Children don't do what you tell them but what they see you do. When you continuously violet your budget, you are teaching your children financial indiscipline. Without a word, you have successfully told them that it is the shelf and not the budget that should dictate how expenditure is made. They may likely grow up finding it difficult to live on a budget, too.
 
YOU SAY YES TO EVERY REQUEST
 
If you make financial decisions at a whim, you would be making your children believe spending should be without restraint. Sometimes it pays to make your wards choose which option amongst their requests to sacrifice to get another. It helps them to learn how to set their financial priorities right. By doing so, you would have taught them the art of making financial choices that fetch the highest value for money.

 
YOU ARE TOO MISERLY

Being extremely frugal would put your children through considerable deprivation. The import of this is that, in their earning years, the likelihood of them spending excessively to compensate for past denials would be very high.

 
YOU MAKE ALL FINANCIAL DECISIONS FOR THEM
 
When you exclude your children from making contributions to the expenditure list that affects them, not letting them make even the low-risk financial decisions on matters that concern them, you would have succeeded in denying them the opportunity to make mistakes and learn from them, helping them to grow their financial management skill. Skill kids pick up early by being in the most important Management School - the home. Without future intervention, such children would become financially illiterate, lacking what it takes to make sound financial judgments. Hence they grow up to become bad money handlers.

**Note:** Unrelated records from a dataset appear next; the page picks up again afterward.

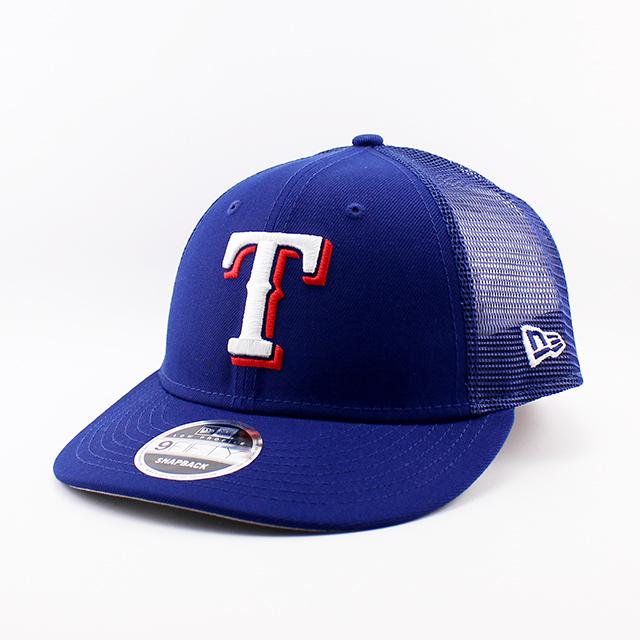 9FIFTY ニューエラ メッシュキャップ LP9FIFTY テキサス レンジャーズ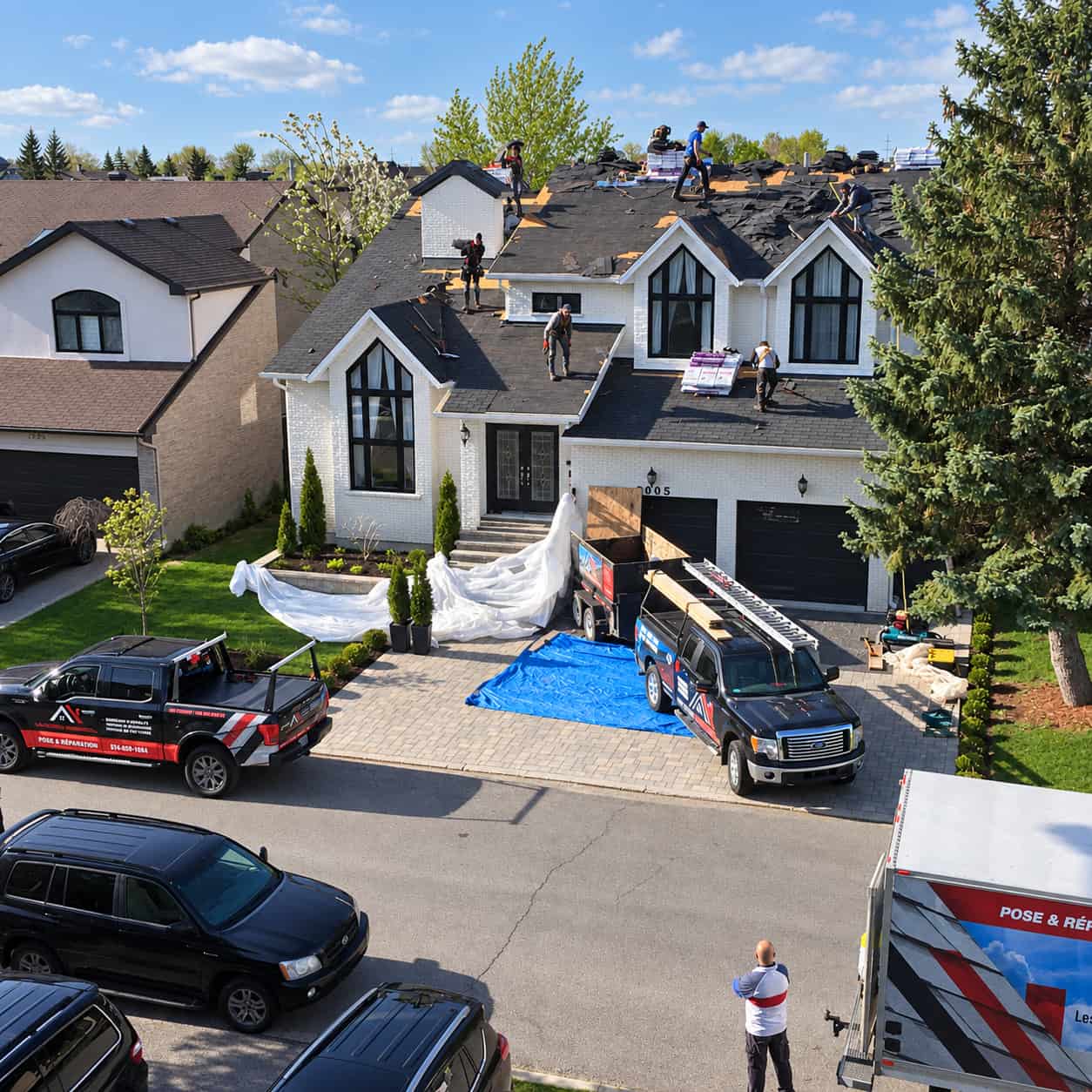 Roof Repair and Replacement in Sainte Julie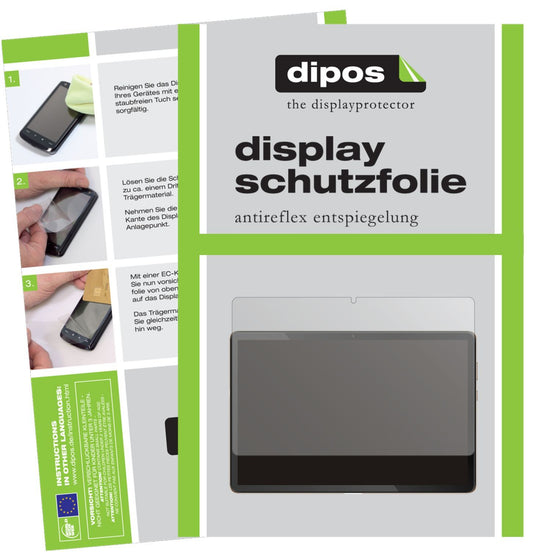 2x Schutzfolie matt für Blackview Tab 10 Display-S (1)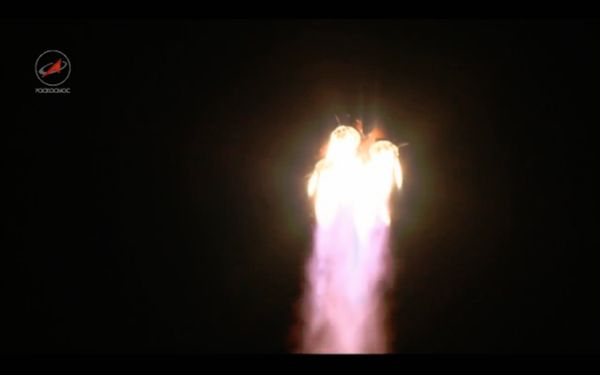 PROGRESS SUPPLY SHIP HEADS FOR INTERNATIONAL SPACE STATION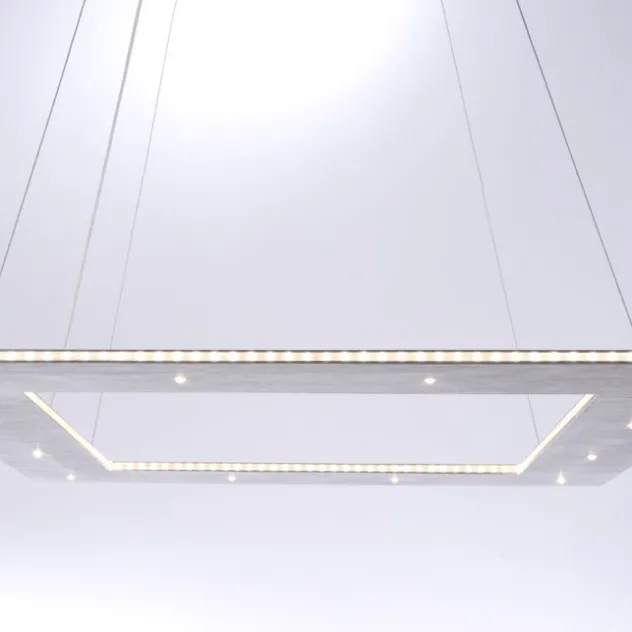 Neuhaus PURE® LED Pendelleuchte PURE Cosmo, quadratisch, Touchdimmer, CCT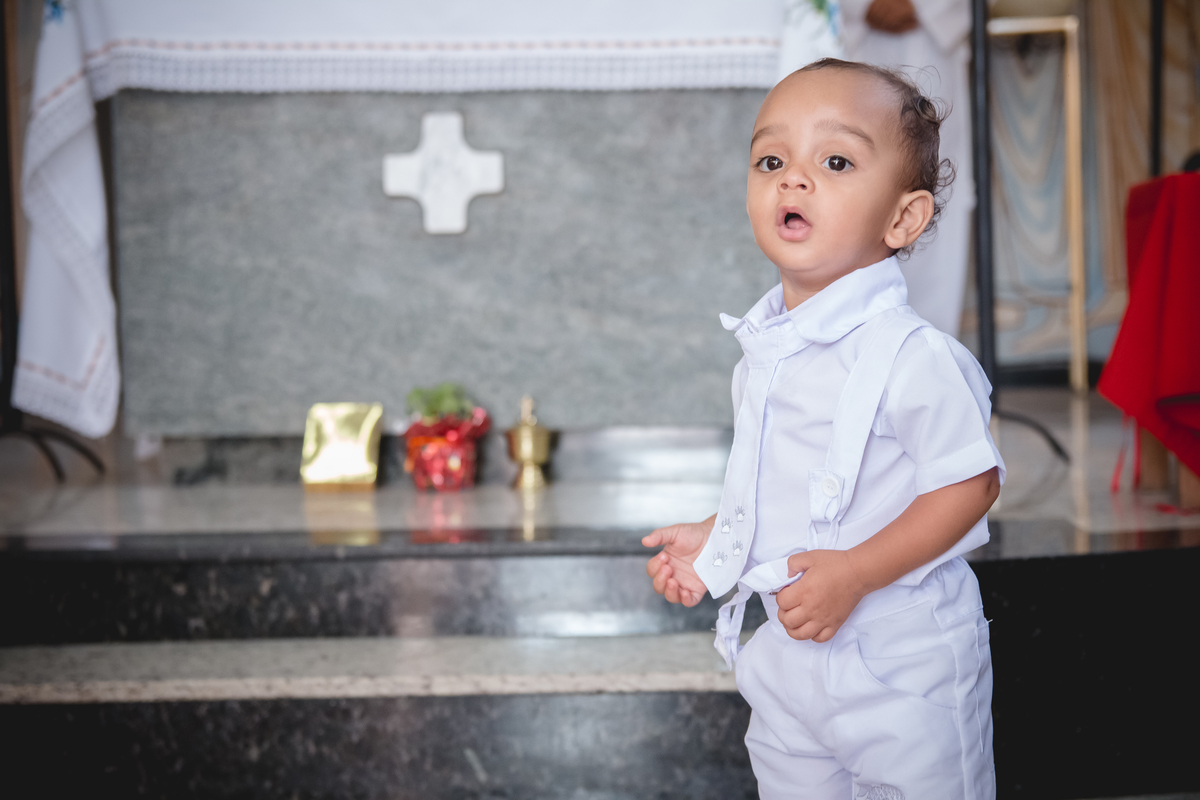 BATIZADO NA PARÓQUIA NOSSA SENHORA DA ASSUNÇÃO | SANTOS-SP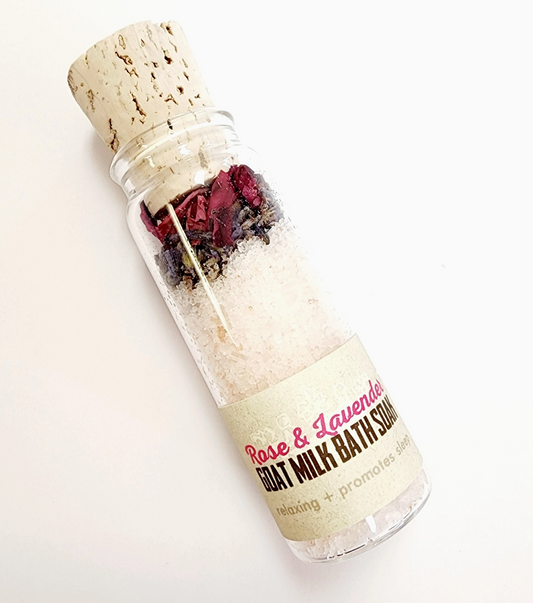 Bath Soak Vial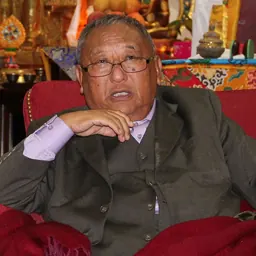 Portrait of Gelek Rimpoche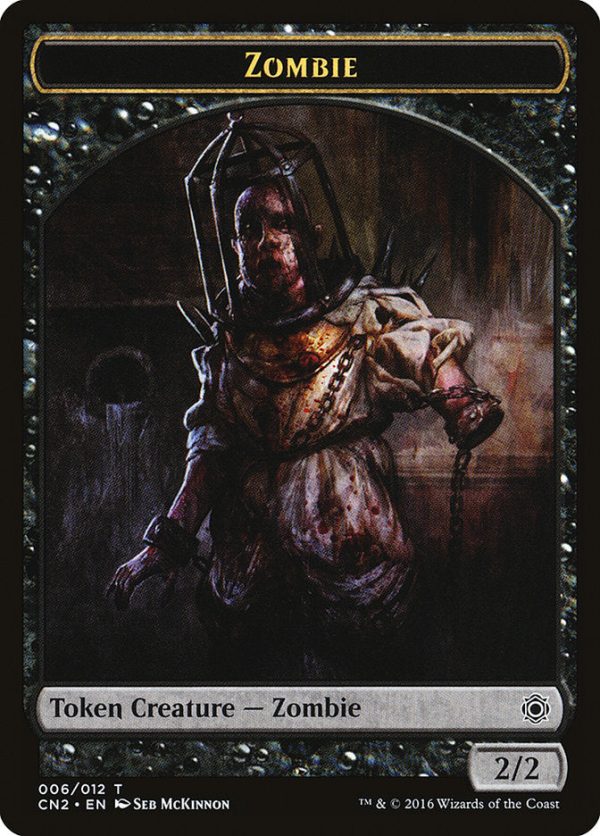 Zombie Token [Conspiracy: Take the Crown Tokens] Online now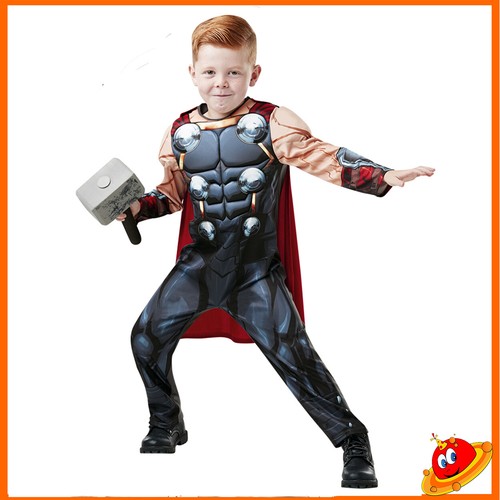 Costume bambino thor endgame - thor,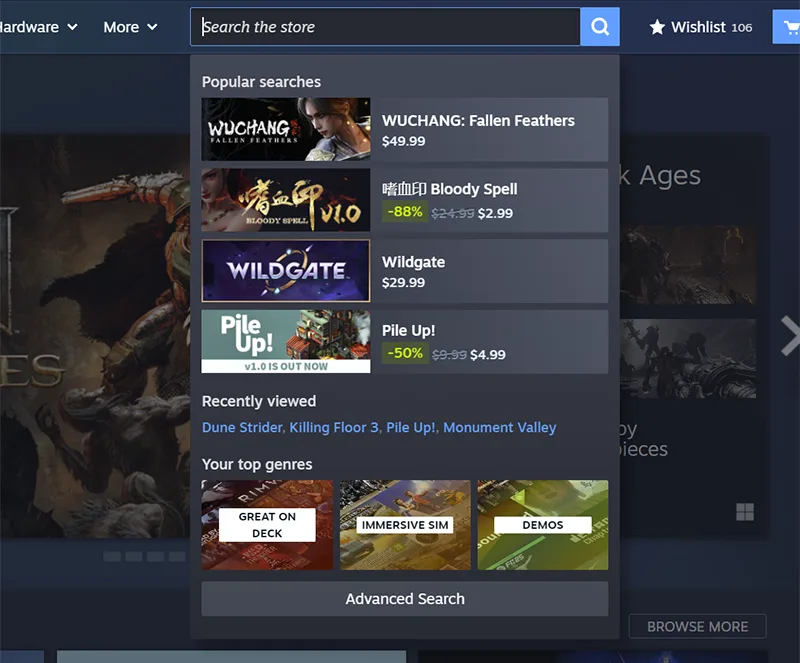 Оновлення Steam - що нового з'явилося, список 3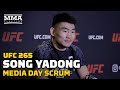 Song Yadog: 'I'll Keep My Eyes On My Opponent and Improvise' | UFC 265 | MMA Fighting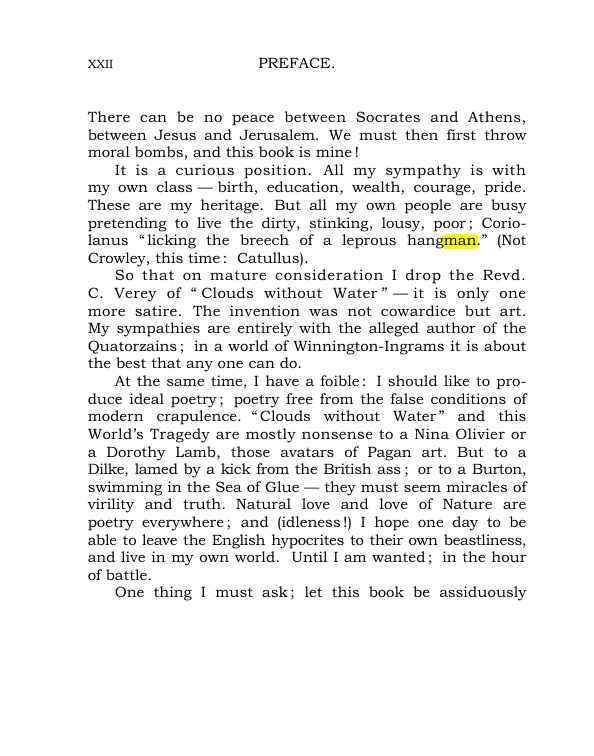 Original scan of The World’s Tragedy, PDF page 27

The essence of this post is not for blame game, but it’s a way to make parents aware of the possible consequences of seemingly inconsequential financial activities on their kids.  It is simply a call for more vigilance, balance, and proactiveness in their financial actions. Parenting is a lifelong journey; the secret to success is being thoughtful, teachable, and maintaining an open communication channel with your children. Discuss everything, including what they think and have learned regarding your spending style. It opens up the opportunity for mutual correction.